Described user workspace is the pattern manipulation interface of a towed, comprise: prioritizing member district and flow process create two, district part, described prioritizing member district is the region of a series of type of extension data digging flow members of display, and it is that user sets up and the region of manipulation data analysis process that described flow process creates district.
Described data analysis flow process is that a kind of elastic working being made up of member and arrow flows.In any data analysis flow process, execution parameter, change flow that user can adjust on component node are at any time carried out direction and are derived the operations such as intermediate operations result.
Data mining platform construction method comprises the following steps;
Step 1: design and Implement data acquisition member.In following two kinds of situations, carry out data acquisition: image data and web upload mode image data in database.
Image data in database, is connected and is realized by Java database, and the data access of data mining platform is converted into corresponding data query in database in real time.
Web uploads mode image data, and by monitoring the data upload request of web client, the socket that sets up client and data storage server is connected, and re-uses Java I/O stream data set is written in the file system of data storage server.
In the time of two kinds of data acquisition member specific implementations, all need the metadata information of the corresponding data of data set to be saved in the database of system, and unified access interface is externally provided.
Step 2: design and Implement data pre-service member.By R language, data set is carried out to statistical study, the basic descriptor in the mode of figure to user's demonstrating data collection; The mathematical method of removal and data correction is filled up, recorded to encapsulation interpolation, and the user interface of the data pre-service links such as deal with data missing values, processing repeating data, processing noise data and processing abnormal data is provided.
Step 3: design and Implement data modeling member.By data mining models such as R language encapsulation classification, cluster, association and time serieses; Provide graphical interfaces interface, to user, corresponding model analysis parameter is set.
Step 4: design and Implement result visualization display member.By R language, data mining results and model evaluation result are represented to user in the mode such as figure, list; Be pushed to result audit crew during by fructufy by Ajax polling technique.
Step 5: design and Implement model evaluation member.By using R language that the multiple model evaluation methods such as accurate rate, error rate and confusion matrix are provided; The user interface that model analysis parameter and model element data message is saved in to system database is provided.
Step 6: design and Implement user workspace.Realize the pattern manipulation interface of a towed by JQuery, comprise that member prioritizing member district and flow process create two, district part; Store User operation log by stack data structures, the user interface of cancelling, reforming and save workspace is provided.
Step 7: define and realize data digging flow.The data mining member designing taking step 1 to step 5 is node, the workflow that definition is made up of several nodes and arrow; Provide knot modification execution parameter, change flow to carry out direction and derive the user interfaces such as intermediate operations result.
Step 8: integrated and deployment Mining Platform.The data mining member that step 1 to step 5 is designed provides the configuration interface of JSON form, and the mode that provides to edit configuration file customizes the user interface of the function of Mining Platform.

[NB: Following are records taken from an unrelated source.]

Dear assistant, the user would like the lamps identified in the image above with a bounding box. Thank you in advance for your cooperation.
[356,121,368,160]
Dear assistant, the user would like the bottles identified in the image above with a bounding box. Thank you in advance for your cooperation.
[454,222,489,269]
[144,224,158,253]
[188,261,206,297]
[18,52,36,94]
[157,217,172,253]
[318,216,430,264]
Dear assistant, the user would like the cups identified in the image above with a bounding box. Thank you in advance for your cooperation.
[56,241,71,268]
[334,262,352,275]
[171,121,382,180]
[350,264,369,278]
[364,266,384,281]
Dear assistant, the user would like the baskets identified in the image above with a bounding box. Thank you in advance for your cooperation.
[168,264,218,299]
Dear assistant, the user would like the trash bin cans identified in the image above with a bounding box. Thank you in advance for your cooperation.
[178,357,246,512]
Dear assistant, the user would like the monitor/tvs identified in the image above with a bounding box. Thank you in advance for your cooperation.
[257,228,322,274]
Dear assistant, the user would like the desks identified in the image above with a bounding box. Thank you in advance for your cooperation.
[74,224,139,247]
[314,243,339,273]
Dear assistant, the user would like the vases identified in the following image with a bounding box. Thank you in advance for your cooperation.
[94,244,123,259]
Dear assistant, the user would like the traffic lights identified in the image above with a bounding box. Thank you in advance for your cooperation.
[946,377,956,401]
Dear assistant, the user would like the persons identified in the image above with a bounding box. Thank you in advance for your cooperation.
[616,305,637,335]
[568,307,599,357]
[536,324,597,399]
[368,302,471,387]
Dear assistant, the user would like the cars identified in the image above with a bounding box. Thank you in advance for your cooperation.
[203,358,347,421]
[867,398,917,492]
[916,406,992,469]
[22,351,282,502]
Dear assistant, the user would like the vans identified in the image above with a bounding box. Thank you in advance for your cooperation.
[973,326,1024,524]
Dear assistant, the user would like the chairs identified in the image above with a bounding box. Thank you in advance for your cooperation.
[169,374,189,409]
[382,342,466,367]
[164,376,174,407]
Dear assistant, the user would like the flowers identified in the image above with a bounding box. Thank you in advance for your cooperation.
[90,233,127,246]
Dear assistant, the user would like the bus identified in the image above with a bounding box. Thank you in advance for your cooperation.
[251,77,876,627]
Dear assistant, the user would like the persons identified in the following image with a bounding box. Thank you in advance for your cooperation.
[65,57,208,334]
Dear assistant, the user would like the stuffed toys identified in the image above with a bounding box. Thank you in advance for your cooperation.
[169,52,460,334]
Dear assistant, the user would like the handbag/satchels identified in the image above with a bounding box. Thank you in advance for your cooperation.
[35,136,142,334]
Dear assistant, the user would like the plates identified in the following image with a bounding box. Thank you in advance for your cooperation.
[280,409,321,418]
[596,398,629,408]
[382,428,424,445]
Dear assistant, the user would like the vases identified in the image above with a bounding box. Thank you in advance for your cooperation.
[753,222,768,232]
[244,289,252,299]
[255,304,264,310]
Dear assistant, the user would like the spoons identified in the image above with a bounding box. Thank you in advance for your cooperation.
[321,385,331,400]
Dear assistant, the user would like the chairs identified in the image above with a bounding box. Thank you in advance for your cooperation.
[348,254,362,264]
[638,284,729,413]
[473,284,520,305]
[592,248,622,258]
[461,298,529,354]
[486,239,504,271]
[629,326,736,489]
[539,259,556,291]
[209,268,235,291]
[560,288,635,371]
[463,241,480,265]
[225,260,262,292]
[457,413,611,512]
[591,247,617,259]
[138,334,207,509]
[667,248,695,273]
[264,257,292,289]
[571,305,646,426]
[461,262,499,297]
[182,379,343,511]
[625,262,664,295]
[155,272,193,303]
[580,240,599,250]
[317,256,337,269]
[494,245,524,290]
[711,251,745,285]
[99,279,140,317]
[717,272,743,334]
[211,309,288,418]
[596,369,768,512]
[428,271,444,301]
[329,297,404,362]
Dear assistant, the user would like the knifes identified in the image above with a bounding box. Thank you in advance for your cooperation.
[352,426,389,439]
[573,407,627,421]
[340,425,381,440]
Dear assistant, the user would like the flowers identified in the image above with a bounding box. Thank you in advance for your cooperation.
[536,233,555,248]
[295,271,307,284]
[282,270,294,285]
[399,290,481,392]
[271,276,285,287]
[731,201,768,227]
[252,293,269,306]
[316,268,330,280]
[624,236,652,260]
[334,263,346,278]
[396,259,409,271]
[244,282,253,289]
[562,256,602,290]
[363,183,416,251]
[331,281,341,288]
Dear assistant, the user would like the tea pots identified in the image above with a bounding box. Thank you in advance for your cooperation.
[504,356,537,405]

The present invention adopts technique scheme, has following beneficial effect: for the complicacy of the continuous repetition of data mining, constantly amendment, continuous iteration, provide a kind of elastic data excacation space of facing multiple users cooperation.Not only reduced data excacation greatly, can also prevent leaking of data, ensures the security of data.
Brief description of the drawings
Fig. 1 is the structural principle block diagram of the facing multiple users data mining platform of the embodiment of the present invention.
Embodiment
Below in conjunction with specific embodiment, further illustrate the present invention, should understand these embodiment is only not used in and limits the scope of the invention for the present invention is described, after having read the present invention, those skilled in the art all fall within the application's claims limited range to the amendment of the various equivalent form of values of the present invention.
In the embodiment of the present invention, data mining platform construction method comprises the following steps;
Step 1: design and Implement data acquisition member.For the large quantification (volume) of data set, the complex characteristics such as variation (variety) and rapid (velocity), are divided into following two kinds of situation specific implementations: image data and web upload mode image data in database.
Image data in database, connects (JDBC) by Java database and realizes, and the data access of data mining platform is converted into corresponding data query SQL in database in real time.
Web uploads mode image data, and by monitoring the data upload request of web client, the socket that sets up client and data storage server is connected, and re-uses Java I/O stream data set is written in the file system of data storage server.
In the time of two kinds of data acquisition member specific implementations, all need the metadata information of the corresponding data of data set to be saved in the database of system, and unified access interface is externally provided.
Step 2: design and Implement data pre-service member.By R language, data set is carried out to statistical study, the basic descriptor in the mode of figure to user's demonstrating data collection; The mathematical method of removal and data correction is filled up, recorded to encapsulation interpolation, and the user interface of the data pre-service links such as deal with data missing values, processing repeating data, processing noise data and processing abnormal data is provided.
Step 3: design and Implement data modeling member.By data mining models such as R language encapsulation classification, cluster, association and time serieses; Provide graphical interfaces interface, to user, corresponding model analysis parameter is set.
Step 4: design and Implement result visualization display member.By R language, data mining results and model evaluation result are represented to user in the mode such as figure, list; Be pushed to result audit crew during by fructufy by Ajax polling technique.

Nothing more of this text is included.